Research Areas & Trajectories | Projects in Progress
Research Areas & Trajectories
My research and teaching interests span across over two millennia, although focus mostly on literature written between 200 BCE – 600 CE. I work especially with New Testament and early Christian literature, late ancient and Byzantine apocryphal literature, and modern (ab)uses of ancient Mediterranean literature and history. My research largely utilizes Greek, Latin, and Coptic—although I continually am incorporating Syriac, Ge’ez (Ethiopic), Hebrew, and Aramaic.
I have six general trajectories for my research, although often extend past them.
- Roman slavery and colonial expansionism
- Gender, sexuality, and sexual violence
- Authorship and authorial attribution
- Christian anti-Judaism
- Christian apocryphal literature
- Hellenistic, Roman, and early Byzantine Palestine
Projects in Progress
“Recalibrating Slavery Studies within Jesus Scholarship.” Forthcoming in Rewriting Jesus (ed. Brandon Massey and Wolfgang Grünstäudl)
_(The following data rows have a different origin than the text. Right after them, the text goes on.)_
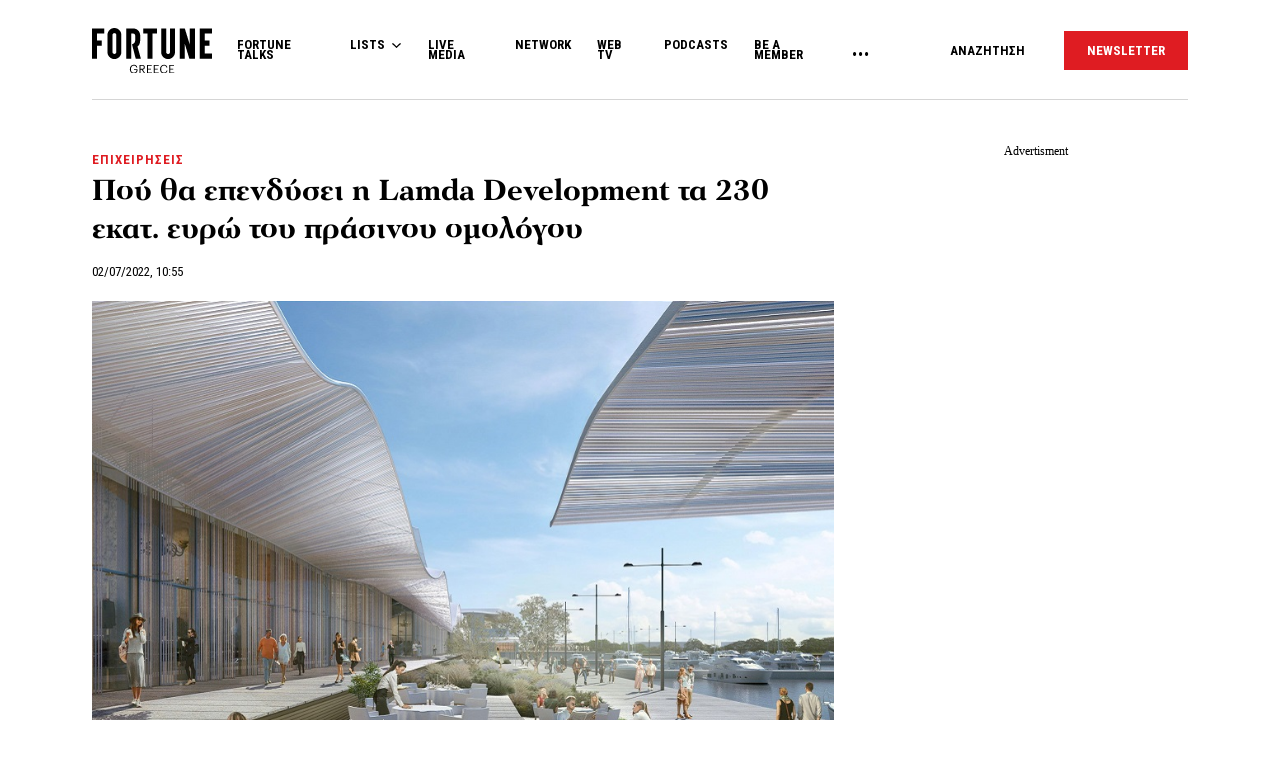

--- FILE ---
content_type: text/html; charset=utf-8
request_url: https://www.google.com/recaptcha/api2/aframe
body_size: 182
content:
<!DOCTYPE HTML><html><head><meta http-equiv="content-type" content="text/html; charset=UTF-8"></head><body><script nonce="ZYnhuNqxg9oaSoY_TJcR_w">/** Anti-fraud and anti-abuse applications only. See google.com/recaptcha */ try{var clients={'sodar':'https://pagead2.googlesyndication.com/pagead/sodar?'};window.addEventListener("message",function(a){try{if(a.source===window.parent){var b=JSON.parse(a.data);var c=clients[b['id']];if(c){var d=document.createElement('img');d.src=c+b['params']+'&rc='+(localStorage.getItem("rc::a")?sessionStorage.getItem("rc::b"):"");window.document.body.appendChild(d);sessionStorage.setItem("rc::e",parseInt(sessionStorage.getItem("rc::e")||0)+1);localStorage.setItem("rc::h",'1768690566517');}}}catch(b){}});window.parent.postMessage("_grecaptcha_ready", "*");}catch(b){}</script></body></html>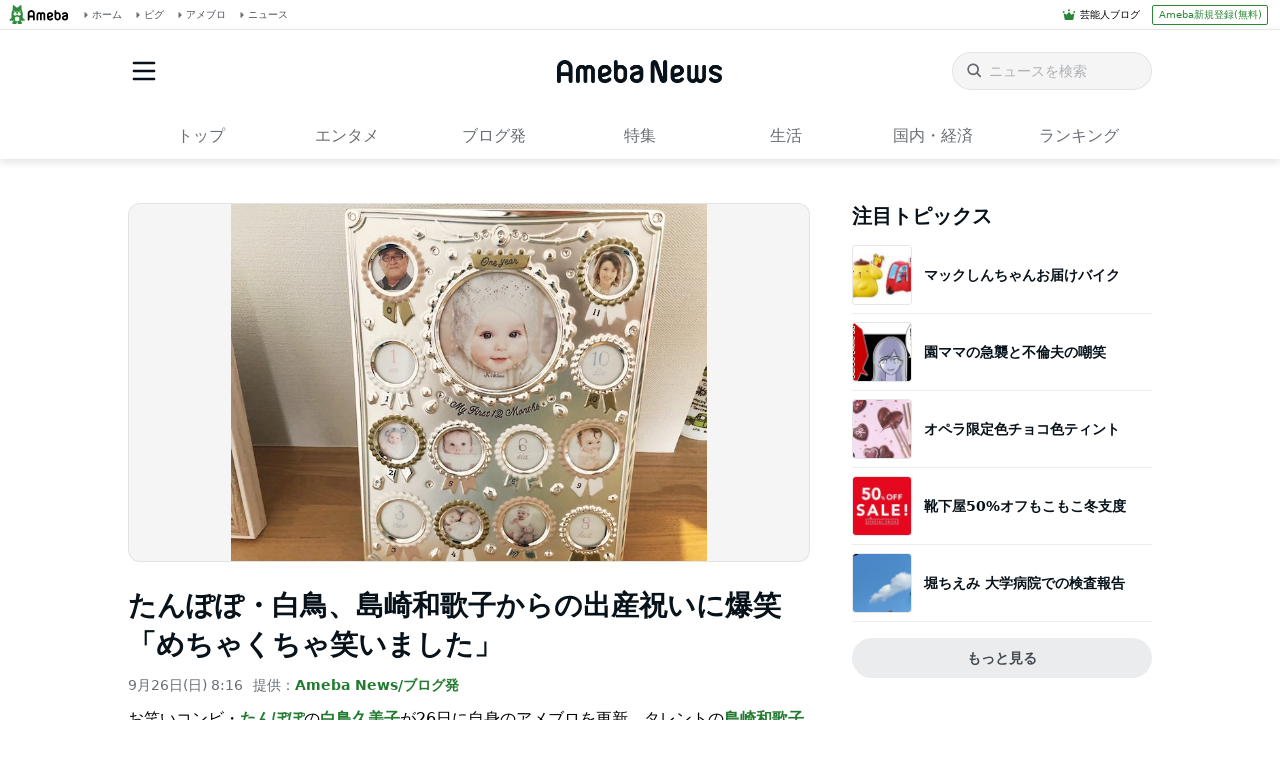

--- FILE ---
content_type: text/html; charset=utf-8
request_url: https://www.google.com/recaptcha/api2/aframe
body_size: 268
content:
<!DOCTYPE HTML><html><head><meta http-equiv="content-type" content="text/html; charset=UTF-8"></head><body><script nonce="i9oRJjZbNVO0DpAdUCRbIA">/** Anti-fraud and anti-abuse applications only. See google.com/recaptcha */ try{var clients={'sodar':'https://pagead2.googlesyndication.com/pagead/sodar?'};window.addEventListener("message",function(a){try{if(a.source===window.parent){var b=JSON.parse(a.data);var c=clients[b['id']];if(c){var d=document.createElement('img');d.src=c+b['params']+'&rc='+(localStorage.getItem("rc::a")?sessionStorage.getItem("rc::b"):"");window.document.body.appendChild(d);sessionStorage.setItem("rc::e",parseInt(sessionStorage.getItem("rc::e")||0)+1);localStorage.setItem("rc::h",'1769247319932');}}}catch(b){}});window.parent.postMessage("_grecaptcha_ready", "*");}catch(b){}</script></body></html>

--- FILE ---
content_type: application/javascript; charset=utf-8
request_url: https://fundingchoicesmessages.google.com/f/AGSKWxU4uFm3BV6DGJrvhEEGrz3vmoK5tVDOb2Qv6Ou5jeHlKJFujGXzbTs5a8EwONUN3jTMfp-ct_-RapQv0E_dsnpTzxUrzRx6hxu9c-0zmwVeUiLcpBGMsvL1fymN6T6YJ-jrImDFUi0U4BUrP1Y6p4Ptzl4ZzjCoiVtC6kz6lSmgMB3poMfOxoER2rcb/_/bbad6./doubleclickloader./adfootright./processad..no/ads/
body_size: -1288
content:
window['1124e245-43d1-449a-8079-028733a643a7'] = true;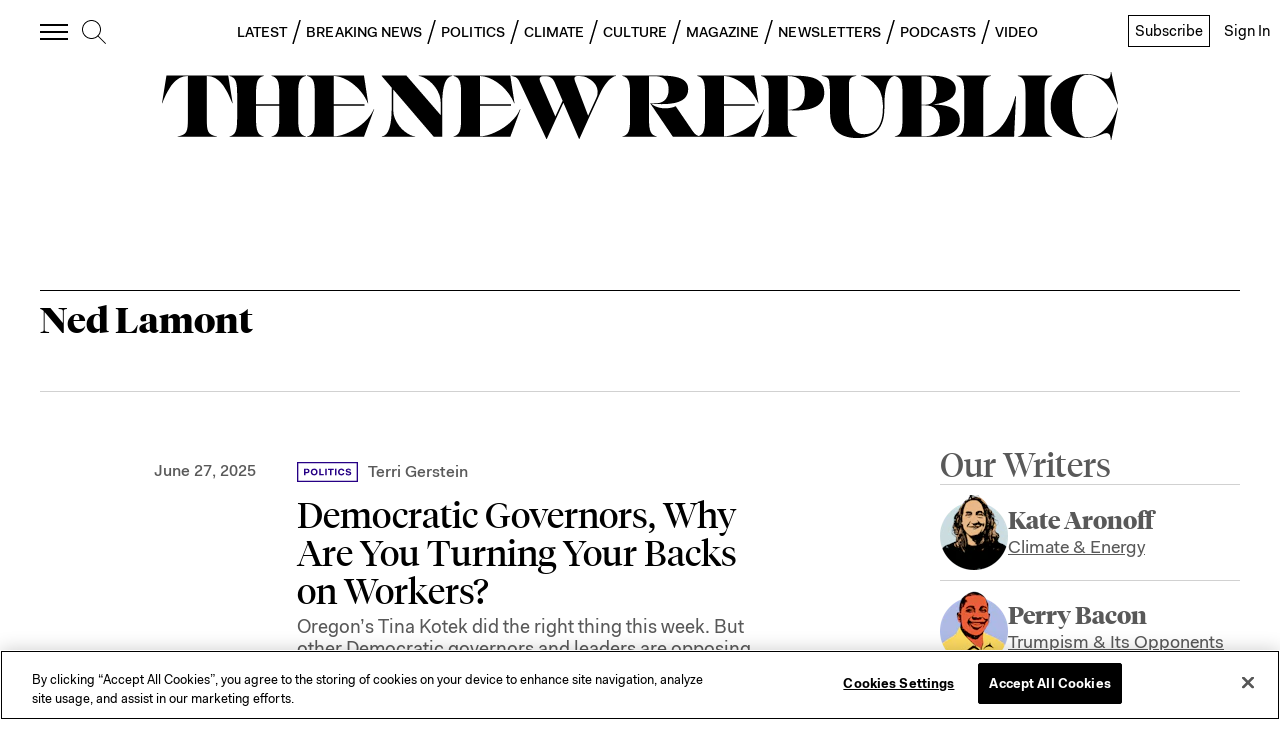

--- FILE ---
content_type: application/javascript
request_url: https://prism.app-us1.com/?a=612910576&u=https%3A%2F%2Fnewrepublic.com%2Ftags%2Fned-lamont
body_size: 123
content:
window.visitorGlobalObject=window.visitorGlobalObject||window.prismGlobalObject;window.visitorGlobalObject.setVisitorId('25f0e539-d6e2-4cec-b6b4-fed1623f51c2', '612910576');window.visitorGlobalObject.setWhitelistedServices('tracking', '612910576');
“Mines and Prisons as Sites of Insecurity and Confinement in Eusebius’s On the Martyrs of Palestine.” Forthcoming in Pain, Trauma, and Suffering in the Roman Empire: Experiencing Insecurity (ed. Zsuzsanna Varhelyi and James Uden)
Composed in the 310s, Eusebius of Caesarea’s On the Martyrs of Palestine narrates the martyrdoms of numerous Palestinian Christians during the reign of Diocletian. My aim in this chapter is to explore how mines and prisons—as discussed in both classical scholarship and through theoretical interventions in carceral and slavery studies—functioned in ancient literary accounts as trauma-inducing sites of insecurity and containment, meant to control the movements and sensory experiences of individuals. Through recalling this type of embodied control that could induce both physical and psychological trauma, Eusebius’s narration of Diocletian’s persecution highlights how individuals marginalized by the sovereign state may be subject not only to bodily discipline, but also to economic exploitation and the embodied consequences of being crafted as a death-bound subject.

“The Death-Bound-Subject: Slavery, Aging, and Old Age in Roman Egypt.” In So Wicked and So Wild: Aging, Old Age, and Bodily Representation in the Ancient World (ed. Alison Acker Gruseke and Carol Meyers)
How do old age and aging affect the historical lives and literary representations of enslaved persons in the ancient Mediterranean world? Conversely, how do the logic and mechanics of slavery impact the process of aging or ideas about age? To provide some answers to these questions, this chapter sifts ancient literary, historical, and papyrological material for insights about the realities of and discourses surrounding enslaved persons, old age, and the aging process. To start, I provide some theoretical and methodological context for studying age and aging broadly within slavery studies, especially in conversation with scholars of modern slavery in the Atlantic World and Black Studies. Then, I turn to classical scholarship on representations of slavery and the demography of the Roman Empire—Roman Egypt in particular—to consider existing information about the chronological ages of enslaved persons and their social and legal treatment within the Roman slavocracy. Third, to highlight the humanity of enslaved older persons, I provide brief accounts of the lives of three enslaved persons whose lives are attested in Roman Egyptian records. The stories build on the work of Saidiya Hartman, a scholar of Atlantic slavery, who proposed “critical fabulation” as an approach to telling the stories of barely documented enslaved persons’ lives in order to make sense of the lives of those whom imperial archives did not preserve.